Autor: Angela Placinta 20.09.2009

The yields of government securities and of corporate bonds are dwindling, which means funds must look to alternatives.

The private pension funds must no longer rely only on investments in government securities and corporate bonds, because their yields will go down as of next year, with investments on the stock market being an alternative, which should account for at least 20% of the funds' portfolios, says Mircea Oancea, chairman of the Private Pension System Supervisory Commission (CSSPP), the authority that supervises a market that will reach billions of euros over the coming years.
"2010 will no longer be a year that will generate sufficient yields from government securities and corporate bonds as far as funds are concerned. Investments on the stock market will have to go up to at least 20% of the assets, because government securities and corporate bonds' interests will go down, not because the exit from the crisis is near, but because NBR's interest rate policy and the state's need for financing will follow a downward trend," CSSPP's chairman told ZF in an interview.

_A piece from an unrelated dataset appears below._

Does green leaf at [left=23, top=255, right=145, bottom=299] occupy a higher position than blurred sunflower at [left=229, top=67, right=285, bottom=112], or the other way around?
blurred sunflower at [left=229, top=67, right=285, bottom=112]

At the end of August, the more than 440 million-euro assets of the mandatory pension funds (pillar II) were 58% invested in government securities, with corporate bonds accounting for 20% and listed shares for merely 6%. If funds invest at least 20% of their assets in listed shares in 2010, this means an about 100 million-euro inflow on the Stock Exchange. The pension funds' yield has been over 15% on the average in the past year.
An alternative to the investments in government securities would be investments in infrastructure-based funds, but to do that, one needs major projects, Oancea says. Pension fund managers too have brought up the issue of infrastructure investments.
"To invest in infrastructure, one needs to have major projects, in partnership with the state or a municipality. The shares or other securities issued by infrastructure-based funds must be possible to evaluate in a specific way and freely traded. An infrastructure-based fund would not be a Romanian invention; there are such funds everywhere in the world. Pension funds need to have at least several tens of millions of euros to invest in such a fund."